As you'll likely known if you're even a semi-regular reader of my blog, I'm right about to go into my second semester of my first year of university. I can by no means say that I'm yet an expert of the topic of uni life, but I feel that I'm comfortably in a place that I can at least give out advice on how to get through semester one with as much ease as possible. One thing I think I've become pretty well-versed on is how to live on more than just the typical student diet.
It's a common stereotype, and one that is almost universally held; you sign up to go to Uni, you sign yourself up to a 3-4 year diet of instant ramen noodles. However, this doesn't necessarily have to be the case. Don't get me wrong - it's always good to have a stock of instant noodles in the cupboard or on the shelf. They're an easy, filling and quite tasty meal that isn't really all that bad for you, given that they're a convenience food. That said, you don't have to make them your sole source of caloric intake. If you know how to shop smart, you can eat reasonably well at a cost not significantly greater than that of a noodle-only lifestyle.
For me, the key to saving money on groceries is knowing where to shop. I know there can be stigma around more budget-friendly supermarket chains like Aldi and Lidl. It's important to remember, however, that cheaper doesn't always equal poorer quality. There are some areas where you can absolutely scrimp on price without scrimping on quality. Dried foods (think rice, pasta and lentils) and canned goods (beans, peas and tinned fruits) have long shelf lives and the cheaper versions are usually not all that different from their more expensive counterparts. The same is true of frozen foods - things like pizzas, ready meals and meats from the freezer aisles can easily be switched out with little to no difference in quality. In fact, the only place I'd say it's really worth spending the extra couple of quid is in fresher areas like meat and produce.
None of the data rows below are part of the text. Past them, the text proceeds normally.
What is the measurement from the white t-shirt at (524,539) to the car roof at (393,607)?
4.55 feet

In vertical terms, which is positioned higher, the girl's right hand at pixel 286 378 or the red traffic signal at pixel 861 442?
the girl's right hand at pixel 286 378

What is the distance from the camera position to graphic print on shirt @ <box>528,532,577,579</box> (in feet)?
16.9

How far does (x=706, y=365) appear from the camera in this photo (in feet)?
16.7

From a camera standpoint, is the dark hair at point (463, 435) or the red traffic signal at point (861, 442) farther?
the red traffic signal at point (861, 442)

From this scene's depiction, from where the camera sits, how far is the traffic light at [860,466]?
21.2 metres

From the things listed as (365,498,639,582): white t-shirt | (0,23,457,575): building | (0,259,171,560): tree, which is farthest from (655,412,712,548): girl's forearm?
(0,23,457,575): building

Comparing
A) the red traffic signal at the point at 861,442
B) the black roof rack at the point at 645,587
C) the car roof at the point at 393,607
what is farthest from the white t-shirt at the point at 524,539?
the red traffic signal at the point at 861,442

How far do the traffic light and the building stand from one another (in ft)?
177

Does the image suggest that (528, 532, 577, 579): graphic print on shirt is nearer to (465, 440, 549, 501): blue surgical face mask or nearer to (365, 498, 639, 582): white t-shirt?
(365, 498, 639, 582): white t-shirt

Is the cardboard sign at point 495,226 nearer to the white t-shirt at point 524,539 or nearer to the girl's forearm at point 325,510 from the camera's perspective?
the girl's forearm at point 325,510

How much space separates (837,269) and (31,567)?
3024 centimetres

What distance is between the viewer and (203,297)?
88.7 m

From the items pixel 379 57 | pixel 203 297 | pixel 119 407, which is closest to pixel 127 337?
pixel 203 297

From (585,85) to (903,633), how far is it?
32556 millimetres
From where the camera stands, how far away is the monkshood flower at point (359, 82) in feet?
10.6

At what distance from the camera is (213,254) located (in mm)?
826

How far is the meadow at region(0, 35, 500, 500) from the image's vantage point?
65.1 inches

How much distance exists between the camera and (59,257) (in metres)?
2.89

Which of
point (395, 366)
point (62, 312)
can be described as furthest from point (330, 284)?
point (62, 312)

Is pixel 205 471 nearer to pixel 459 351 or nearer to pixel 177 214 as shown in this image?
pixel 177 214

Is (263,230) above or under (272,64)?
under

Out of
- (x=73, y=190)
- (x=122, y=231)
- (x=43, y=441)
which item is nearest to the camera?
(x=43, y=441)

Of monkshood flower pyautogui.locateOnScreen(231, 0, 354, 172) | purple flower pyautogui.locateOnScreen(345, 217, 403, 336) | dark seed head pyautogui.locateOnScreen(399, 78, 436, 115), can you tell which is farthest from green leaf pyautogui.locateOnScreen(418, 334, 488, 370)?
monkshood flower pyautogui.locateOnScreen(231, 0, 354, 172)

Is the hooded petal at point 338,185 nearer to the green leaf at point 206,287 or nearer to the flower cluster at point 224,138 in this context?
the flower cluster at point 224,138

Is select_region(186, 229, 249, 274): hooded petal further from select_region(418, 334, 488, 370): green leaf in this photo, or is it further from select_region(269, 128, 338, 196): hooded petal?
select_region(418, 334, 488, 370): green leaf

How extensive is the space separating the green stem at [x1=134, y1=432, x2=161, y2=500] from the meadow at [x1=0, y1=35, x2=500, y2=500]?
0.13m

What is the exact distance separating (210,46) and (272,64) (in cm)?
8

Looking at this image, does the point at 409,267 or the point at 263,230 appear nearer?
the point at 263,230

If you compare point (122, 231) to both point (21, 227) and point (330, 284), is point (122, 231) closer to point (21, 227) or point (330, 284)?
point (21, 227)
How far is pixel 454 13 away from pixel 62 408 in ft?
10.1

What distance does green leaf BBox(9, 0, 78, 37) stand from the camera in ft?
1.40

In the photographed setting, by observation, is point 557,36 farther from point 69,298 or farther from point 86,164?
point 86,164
Learning to cook will also be massively beneficial to you before you jet off to Uni. I lost track of the number of friends at whom I was appalled for their cooking skills - or, more appropriately, lack thereof - right before or upon arriving at uni. I'm by no means saying that you need to be Gordon Ramsay or Heston Blumethal at Fresher's age, but learning to make a few simple dishes will be of massive benefit to you. Stir fries and pasta bakes are filling, nutritious and easy to make. You can also find a plethora of easy-to-make and reasonably affordable recipes on websites such as this one, and in books such as The Student Cookbook (one I personally have and use frequently) and NOSH for Students, which has a second volume and a vegetarian version. There is also, thus far, one recipe for Chinese Style Chicken here on my blog and I plan for there to be more in the near future. Learning kitchen skills may be a pain but it's cheaper and better for you than living off convenience foods and takeaways - trust me, you won't regret it!
It's also mentioning the odd bevvie - after all, students wouldn't be students if we didn't enjoy a drink now and then. My best tip here is to keep your eye out for offers; if you're not to opt for the supermarket-own brand (admittedly, these can be hit-or-miss) it's worth making note on who has the best deals and discounts on drink. This includes pubs and bars; often times the ones nearest to the uni and uni digs will have student deals. And, of course, there's always the Union!